-- REQUIRED ACTION 1 --
Decide whether each statement agrees with the NEast walkthrough below. Answer yes or no for each, and quote the deciding words of the walkthrough exactly. (a) States in the Northeast are coded as 1. (b) The District of Columbia receives a 0 for NEast. (c) The ANOVA result is saved in an object named anova1.
-- REQUIRED ACTION 2 --
Please reproduce the part of the NEast walkthrough below that starts with "#Question 2" and goes on through "head(states)", without changing anything.
-- REQUIRED ACTION 3 --
Write the next part of the NEast walkthrough below, picking up after its final line.

### SOURCE PASSAGE

#Question 2
Iām going to create NEast, a dummy variable indicating whether the region is in the Northeast or not. Those in the Northeast will be coded as 1, with those not in the Northeast coded as 0.
load("~/Desktop/Fall 19/POGO 611/Assignments/R stuff/pogo_611.RData")
head(states)
## state region pop area density metro waste energy miles toxic
## 1 Alabama 3 4041000 52423 77.08 67.4 1.11 393 10.5 27.86
## 2 Alaska 1 550000 570374 0.96 41.1 0.91 991 7.2 37.41
## 3 Arizona 1 3665000 113642 32.25 79.0 0.79 258 9.7 19.65
## 4 Arkansas 3 2351000 52075 45.15 40.1 0.85 330 8.9 24.60
## 5 California 1 29760000 155973 190.80 95.7 1.51 246 8.7 3.26
## 6 Colorado 1 3294000 103730 31.76 81.5 0.73 273 8.3 2.25
## green house senate csat vsat msat percent expense income high college
## 1 29.25 30 10 991 476 515 8 3627 27.498 66.9 15.7
## 2 NA 0 20 920 439 481 41 8330 48.254 86.6 23.0
## 3 18.37 13 33 932 442 490 26 4309 32.093 78.7 20.3
## 4 26.04 25 37 1005 482 523 6 3700 24.643 66.3 13.3
## 5 15.65 50 47 897 415 482 47 4491 41.716 76.2 23.4
## 6 21.89 36 58 959 453 506 29 5064 35.123 84.4 27.0
## NEast
## 1 0
## 2 0
## 3 0
## 4 0
## 5 0
## 6 0
states$NEast <- as.numeric(states$region == 2)
print(states$NEast)
## [1] 0 0 0 0 0 0 1 0 NA 0 0 0 0 0 0 0 0 0 0 1 0 1 0
## [24] 0 0 0 0 0 0 1 1 0 1 0 0 0 0 0 1 1 0 0 0 0 0 1
## [47] 0 0 0 0 0
But I want to double-check that Northeast states are 1 and all others are 0
print(states[, c("state","NEast")])
## state NEast
## 1 Alabama 0
## 2 Alaska 0
## 3 Arizona 0
## 4 Arkansas 0
## 5 California 0
## 6 Colorado 0
## 7 Connecticut 1
## 8 Delaware 0
## 9 District of Columbia NA
## 10 Florida 0
## 11 Georgia 0
## 12 Hawaii 0
## 13 Idaho 0
## 14 Illinois 0
## 15 Indiana 0
## 16 Iowa 0
## 17 Kansas 0
## 18 Kentucky 0
## 19 Louisiana 0
## 20 Maine 1
## 21 Maryland 0
## 22 Massachusetts 1
## 23 Michigan 0
## 24 Minnesota 0
## 25 Mississippi 0
## 26 Missouri 0
## 27 Montana 0
## 28 Nebraska 0
## 29 Nevada 0
## 30 New Hampshire 1
## 31 New Jersey 1
## 32 New Mexico 0
## 33 New York 1
## 34 North Carolina 0
## 35 North Dakota 0
## 36 Ohio 0
## 37 Oklahoma 0
## 38 Oregon 0
## 39 Pennsylvania 1
## 40 Rhode Island 1
## 41 South Carolina 0
## 42 South Dakota 0
## 43 Tennessee 0
## 44 Texas 0
## 45 Utah 0
## 46 Vermont 1
## 47 Virginia 0
## 48 Washington 0
## 49 West Virginia 0
## 50 Wisconsin 0
## 51 Wyoming 0
Running an ANOVA and creating into an object called anova2
anova2<- aov(csat ~ NEast, data = states)

######
### DATA EXTRACTS

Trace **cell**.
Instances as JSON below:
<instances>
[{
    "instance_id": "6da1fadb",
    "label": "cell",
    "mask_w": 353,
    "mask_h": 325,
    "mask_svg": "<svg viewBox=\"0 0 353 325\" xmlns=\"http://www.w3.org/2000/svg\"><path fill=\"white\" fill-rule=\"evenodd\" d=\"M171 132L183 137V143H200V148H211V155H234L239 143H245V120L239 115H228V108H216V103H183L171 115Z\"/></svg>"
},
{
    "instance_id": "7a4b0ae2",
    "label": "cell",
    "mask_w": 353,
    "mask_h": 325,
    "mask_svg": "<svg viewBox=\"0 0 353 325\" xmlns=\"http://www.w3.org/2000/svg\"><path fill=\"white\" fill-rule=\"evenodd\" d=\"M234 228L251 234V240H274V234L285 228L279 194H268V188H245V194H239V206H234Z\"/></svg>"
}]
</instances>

######

-- ANSWER BOX 1 --
(a) Yes: "Those in the Northeast will be coded as 1"
(b) No: "9 District of Columbia NA"
(c) No: "creating into an object called anova2"

-- ANSWER BOX 2 --
#Question 2
Iām going to create NEast, a dummy variable indicating whether the region is in the Northeast or not. Those in the Northeast will be coded as 1, with those not in the Northeast coded as 0.
load("~/Desktop/Fall 19/POGO 611/Assignments/R stuff/pogo_611.RData")
head(states)

-- ANSWER BOX 3 --
print(anova2)
## Call:
## aov(formula = csat ~ NEast, data = states)
##
## Terms:
## NEast Residuals
## Sum of Squares 35191.4 177770.0
## Deg. of Freedom 1 48
##
## Residual standard error: 60.85673
## Estimated effects may be unbalanced
## 1 observation deleted due to missingness
summary.aov(anova2)
## Df Sum Sq Mean Sq F value Pr(>F)
## NEast 1 35191 35191 9.502 0.0034 **
## Residuals 48 177770 3704
## ---
## Signif. codes: 0 '***' 0.001 '**' 0.01 '*' 0.05 '.' 0.1 ' ' 1
## 1 observation deleted due to missingness
According to the model, there is a statsitically significant relationship in the mean composite sat score (csat) between those who live in the Northeast (NEast = 1) and those who do not live in the Northeast (NEast = 0).
I will try a TukeyHSD (Tukey Honest Significant Differences).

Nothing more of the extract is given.